My little shop is in a storage area. I have two spaces  giving me about a 600 square foot shop.. NO 220/240 is available.... not gonna run 8 hrs a day, but if I want to make apart would like to be able to fire up the lathe...
7.5 HP biggest piece I have everything else is max 2HP...  
think maybe a smaller lathe might be the only way to go....


----------



## rick9345 (Jan 18, 2018)

Home Depot and others sell wire,run anther hot lead from the house. Even pro done would probably be cheaper/more reliable than gen with RPC.
Whole lot less noise.


----------



## gi_984 (Jan 19, 2018)

timcki,
I have a MEP-003A milsurp diesel generator.  Got it for the winters up here in Wisconsin.  It is a 10kw and have it professionally wired as a whole house back up power source.  It easily runs the entire house (A/C, lights, etc all on or running) plus the shop (AR 7.5 HP RPC, lights, single phase machines, and multiple 3 phase machines all running.  Added all the loads up on paper and it looked like it would handle anything I had.  I was curious how well it would handle it.  One by one turned on everything I could.  No real difference in the sound from idle to full load.   
In a power outage I shut off the main breaker for the house, start the generator,  flip an interlock switch at the generator then another on the main panel.  Then the generator power is fed into the main panel and sub-panel for the shop.

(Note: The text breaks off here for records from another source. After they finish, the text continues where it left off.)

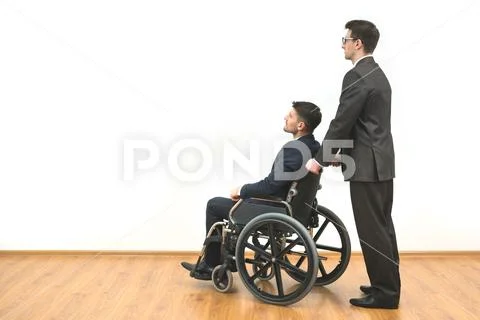 The businessman and a disabled stand on the white wall background Stock Photos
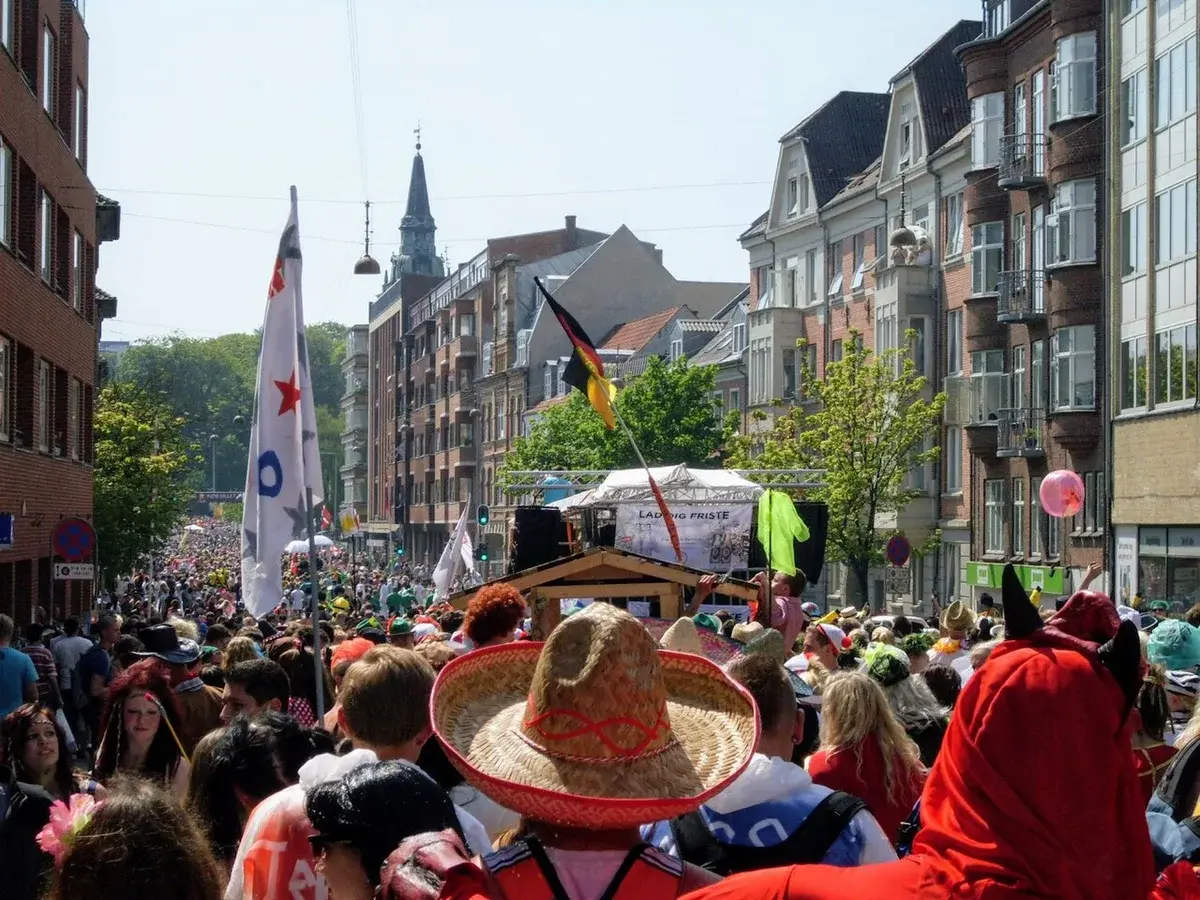 Crowded carnival parade on a city street in Aalborg, Denmark.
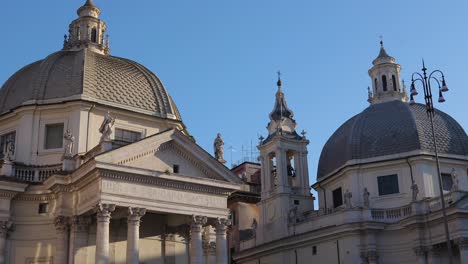 Tilt-down-shoot-for-The-twin-churches-in-people’s-square-in-Rome-with-taxi-cars-waiting-for-tourists-in-the-piazza-del-popolo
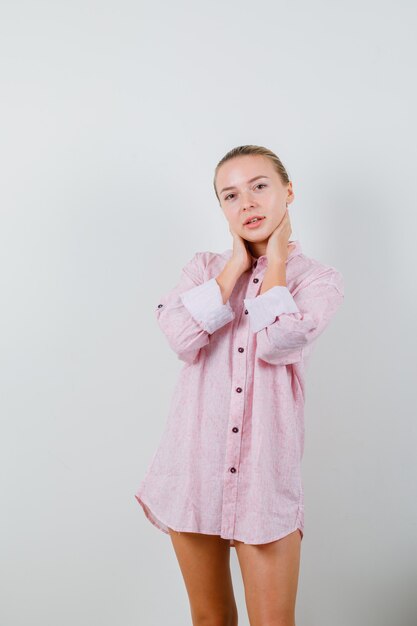 Jeune femme tenant les mains sur le cou en chemise rose et à la séduisante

The MEP-003 will also produce 3 phase directly.  I've never done it though.  Have to pull out the manual to see what the voltage is in 3 phase.


----------



## gi_984 (Jan 19, 2018)

https://www.steelsoldiers.com/forum...-Equipment&s=b17a518a20c8b8202a291e004fcc6874

When I was shopping for gensets, got a lot of my information from the Steel Soldiers forum.  Been a while since I've looked there.  But the auxiliary equipment  sub-forum is full of information on these MEP-803As as well as other gensets.


----------



## JimDawson (Jan 19, 2018)

A 10KW military generator will easily start a 7.5 HP motor.  They are all very conservatively rated.  I'm sure you could pull 20KW for a short period of time with no problem.  The surge load capacity is at least double the rated load.


----------



## timcki (Jan 20, 2018)

Thank you for all your replies!!
Hot wire from the house wont work because trhe shop is not near my house.. BUT the you have given me new hop in the military generator.
I will check out the https://www.steelsoldiers.com/forum...-Equipment&s=b17a518a20c8b8202a291e004fcc6874 forum threads
I will be talking to you all soon with more questions


----------